Unfortunately there are examples of workloads where even unbounding the
queue or subsequent offloading of requests to separate thread can hurt
performance so this is why we decided to introduce 2 switches in
dm-crypt target constructor. More detailed explanation in [6] and [7].
[2] Descriptions of test systems
--------------------------------
numa_1 : single socket Intel system with 6 cores CPU and hyper-threading
enabled (12 logical cores), 12GiB ram
numa_2 : two socket Intel system with 2x8 cores with HT enabled (32
logical cores), 128 GiB ram
numa_4 : 4 socket AMD system with 4x4 cores no HT (16 logical cores),
8GiB ram
numa_8 : 8 socket Intel system with 8x10 cores and HT eanabled (160
logical cores), 1 TiB ram
- All systems had additional storage attached so that spin drives were
not shared with the system (with rootfs, swap, whatever)
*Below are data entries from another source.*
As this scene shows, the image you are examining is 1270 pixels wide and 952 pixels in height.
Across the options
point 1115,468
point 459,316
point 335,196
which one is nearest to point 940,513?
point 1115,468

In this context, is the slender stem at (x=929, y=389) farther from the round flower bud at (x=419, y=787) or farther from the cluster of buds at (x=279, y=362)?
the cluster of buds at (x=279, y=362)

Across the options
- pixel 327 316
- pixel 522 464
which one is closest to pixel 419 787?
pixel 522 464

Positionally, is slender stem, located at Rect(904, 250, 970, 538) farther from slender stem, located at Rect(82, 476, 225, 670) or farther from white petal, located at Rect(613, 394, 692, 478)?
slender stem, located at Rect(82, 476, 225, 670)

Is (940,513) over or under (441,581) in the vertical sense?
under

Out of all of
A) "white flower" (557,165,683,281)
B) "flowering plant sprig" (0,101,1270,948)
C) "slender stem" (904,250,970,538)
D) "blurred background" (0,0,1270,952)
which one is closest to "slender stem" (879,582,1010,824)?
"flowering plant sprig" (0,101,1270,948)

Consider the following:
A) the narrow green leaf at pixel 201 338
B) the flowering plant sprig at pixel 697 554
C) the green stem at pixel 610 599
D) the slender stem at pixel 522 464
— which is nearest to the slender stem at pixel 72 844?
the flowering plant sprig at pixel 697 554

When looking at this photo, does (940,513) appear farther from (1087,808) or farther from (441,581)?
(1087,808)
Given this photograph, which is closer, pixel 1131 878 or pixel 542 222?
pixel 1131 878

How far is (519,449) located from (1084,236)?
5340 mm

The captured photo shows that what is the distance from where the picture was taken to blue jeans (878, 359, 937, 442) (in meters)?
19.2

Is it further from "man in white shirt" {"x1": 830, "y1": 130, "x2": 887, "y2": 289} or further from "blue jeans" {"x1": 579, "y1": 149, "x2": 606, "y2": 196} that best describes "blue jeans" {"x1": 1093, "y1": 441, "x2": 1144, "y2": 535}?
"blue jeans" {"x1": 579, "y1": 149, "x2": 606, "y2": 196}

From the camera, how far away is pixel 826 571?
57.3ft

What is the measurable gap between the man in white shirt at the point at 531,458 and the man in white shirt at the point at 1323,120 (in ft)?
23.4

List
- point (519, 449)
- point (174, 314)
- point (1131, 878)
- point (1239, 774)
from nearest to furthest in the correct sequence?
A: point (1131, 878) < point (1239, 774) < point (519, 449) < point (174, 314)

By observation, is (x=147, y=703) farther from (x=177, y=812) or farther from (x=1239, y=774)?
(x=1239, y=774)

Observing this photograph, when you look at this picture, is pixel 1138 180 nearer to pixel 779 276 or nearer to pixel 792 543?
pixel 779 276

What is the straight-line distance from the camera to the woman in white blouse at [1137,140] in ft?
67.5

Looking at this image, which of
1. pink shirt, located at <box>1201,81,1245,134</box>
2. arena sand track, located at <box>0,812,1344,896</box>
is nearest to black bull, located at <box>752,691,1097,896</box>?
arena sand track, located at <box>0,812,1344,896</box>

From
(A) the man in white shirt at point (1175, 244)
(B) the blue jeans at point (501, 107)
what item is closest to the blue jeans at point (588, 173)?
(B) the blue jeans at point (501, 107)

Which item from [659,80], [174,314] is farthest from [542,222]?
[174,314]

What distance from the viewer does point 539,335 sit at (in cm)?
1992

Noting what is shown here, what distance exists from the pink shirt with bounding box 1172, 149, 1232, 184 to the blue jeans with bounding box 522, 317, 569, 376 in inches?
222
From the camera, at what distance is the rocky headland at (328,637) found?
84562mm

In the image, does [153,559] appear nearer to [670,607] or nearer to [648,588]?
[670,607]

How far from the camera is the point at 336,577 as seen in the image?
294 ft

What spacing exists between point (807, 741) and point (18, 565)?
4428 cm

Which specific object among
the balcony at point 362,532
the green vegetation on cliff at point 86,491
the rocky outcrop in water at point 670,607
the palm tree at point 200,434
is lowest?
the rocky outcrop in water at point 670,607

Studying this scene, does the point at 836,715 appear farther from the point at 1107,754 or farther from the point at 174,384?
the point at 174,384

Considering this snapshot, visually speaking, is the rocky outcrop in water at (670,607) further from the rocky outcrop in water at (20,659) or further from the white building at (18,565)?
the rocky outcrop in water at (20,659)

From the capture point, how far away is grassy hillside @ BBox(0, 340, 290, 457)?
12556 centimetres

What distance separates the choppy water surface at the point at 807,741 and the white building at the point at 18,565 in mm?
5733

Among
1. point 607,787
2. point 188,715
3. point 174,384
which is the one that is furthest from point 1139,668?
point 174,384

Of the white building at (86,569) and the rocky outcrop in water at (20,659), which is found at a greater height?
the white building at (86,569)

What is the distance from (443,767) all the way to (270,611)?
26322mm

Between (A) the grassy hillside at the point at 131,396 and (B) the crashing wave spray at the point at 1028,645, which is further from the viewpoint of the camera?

- CPU throttling was disabled: especially all sleep states (except
c-state 0) and turbo modes (if available)
- read/write caching disabled on spin drives
- test OS was RHEL7 with upstream kernel and custom dm-crypt patches
(more on that in section [4])
[3] Detailed tests description
------------------------------
tested cipher passed to dm-crypt target: aes-xts-plain64
Tests were performing async sequental writes using fio and libaio
library. Each test scenario ran repeatedly (5 to 10 iterations per each
scenario) to rule out measurements error as much as possible or to
detect some results for particular job were highly volatile (there were
some)
Tests were based on two backends for dm-crypt mapping: spin drive or
dm-zero target for measuring pure dm-crypt performance.
I used three basic scenarios:
"disk" single fio process writing sequentially dm-crypt mapped over
spind drive (starting with device's origin)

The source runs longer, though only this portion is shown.